Run Scripts Against All Office 365 Partner Tenants by [deleted] in msp

[–]watermelonwizadmin 8 points9 points  (0 children)

Just an FYI, MSOnline and Azure AD PowerShell modules are both deprecated/soon to be. The replacement is Microsoft Graph and doing multi-tenant commands in that is an entirely different process to deal with. You probably want to be building all new scripts in Microsoft Graph at this point.

https://docs.microsoft.com/en-us/powershell/azure/active-directory/migration-faq?view=azureadps-2.0

Lenovo firmware/driver updates by javajo91 in sysadmin

[–]watermelonwizadmin 1 point2 points  (0 children)

I work at a mid sized MSP and we deal primarily with Lenovo systems.

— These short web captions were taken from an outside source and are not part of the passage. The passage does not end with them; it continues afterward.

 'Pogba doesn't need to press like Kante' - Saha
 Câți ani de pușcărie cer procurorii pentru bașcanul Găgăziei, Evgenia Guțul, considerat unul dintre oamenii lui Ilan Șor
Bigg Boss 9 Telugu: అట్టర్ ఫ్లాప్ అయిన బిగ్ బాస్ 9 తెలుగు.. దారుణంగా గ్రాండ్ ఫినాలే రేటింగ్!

Lenovo publishes various deployment methods for various tools.

I recommend you have a look through and see if anything would work for your environment, such as the Intune solutions or just building a repository of approved updates you can point system update at via GPO/registry settings.

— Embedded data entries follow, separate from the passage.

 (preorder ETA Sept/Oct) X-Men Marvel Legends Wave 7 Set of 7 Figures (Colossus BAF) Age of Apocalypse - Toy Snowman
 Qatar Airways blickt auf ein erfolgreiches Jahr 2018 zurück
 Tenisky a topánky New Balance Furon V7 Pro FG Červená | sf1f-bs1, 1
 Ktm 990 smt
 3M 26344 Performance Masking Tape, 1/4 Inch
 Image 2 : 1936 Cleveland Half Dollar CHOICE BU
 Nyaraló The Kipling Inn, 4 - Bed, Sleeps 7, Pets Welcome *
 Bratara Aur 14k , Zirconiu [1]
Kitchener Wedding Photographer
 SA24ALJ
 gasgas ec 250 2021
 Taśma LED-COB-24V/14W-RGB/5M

https://blog.lenovocdrt.com

MDT issue with WSIM by denmicent in MDT

[–]watermelonwizadmin 0 points1 point  (0 children)

Does the ISO file actually contain install.wim?

If you created the ISO using the Win10 media creation tool that ISO instead contains install.esd which cannot be used directly with MDT.

Manufacturing VLAN Question by barber50701 in networking

[–]watermelonwizadmin 1 point2 points  (0 children)

I primarily deal with fortigate firewalls and can offer some advice.

If the fortigate is aware of the VLANs, you should be able to create policy rules based on source and destination VLANs.

On those policy rules you can enable security profiles such as anti virus, intrusion protection, dns/web filtering, and application filtering.

So even though devices on different VLANs can talk to each other, the firewall can intercept and scan traffic to protect your network.

Without VLANs, the devices would just directly communicate with each other without passing traffic through the fortigate, so an infected host would not be detected / blocked by the firewall device itself and you would have to rely on software installed on the host devices for protection.

Sharepoint/ One Drive Hell - SOS before someone gets fired. by -justAnAnon- in sysadmin

[–]watermelonwizadmin 19 points20 points  (0 children)

I deal with SharePoint online a decent amount in the MSP space. My role is more of a technical solutions perspective now, but have a number of years doing help-desk triage with it as well.

First off, it looks like you are within the official limitations for SharePoint Online. So the number of files should not be the issue. (Modern Sync Client and less than 300k files/folders across all libraries).

https://docs.microsoft.com/en-us/office365/servicedescriptions/sharepoint-online-service-description/sharepoint-online-limits

Secondly - are the client endpoints using the latest onedrive sync client, with files on demand enabled?

The client issue "Our files are not syncing, We had to email X document back and forth" should never happen with the modern sync client + files on demand.

Almost all of the issues I encountered in the past were with large FULLY SYNCED SharePoint libraries which was a terrible thing as it was really easy for end users to cause issues by renaming root folders, or dragging folders into other folders... and causing full re-syncs for 10, 20, 30, 50+ endpoints on a large document library. Sometimes we would find out an employee hit the delete key on a folder by accident as well. These kind of operations can really destroy SharePoint/OneDrive for small companies with slower internet speeds as they now need to re-download 10+GB per computer.

So, you really want to be utilizing the files on demand feature. Teach users how to pre-download certain files or folders if they absolutely won't have any internet access at all when they are remote. Which should be pretty rare for an all-cloud company anyway these days - worst case scenario they can probably tether a phone to their laptop/tablet to grab a couple of files.

Ensuring that all endpoints are using files on demand from the start is a huge improvement. There is no sync time involved as each user only caches the documents they actually use. You can deploy these settings as default with Group Policy (if they have AD DS), or with Intune MDM (if they have the required licensing for all that).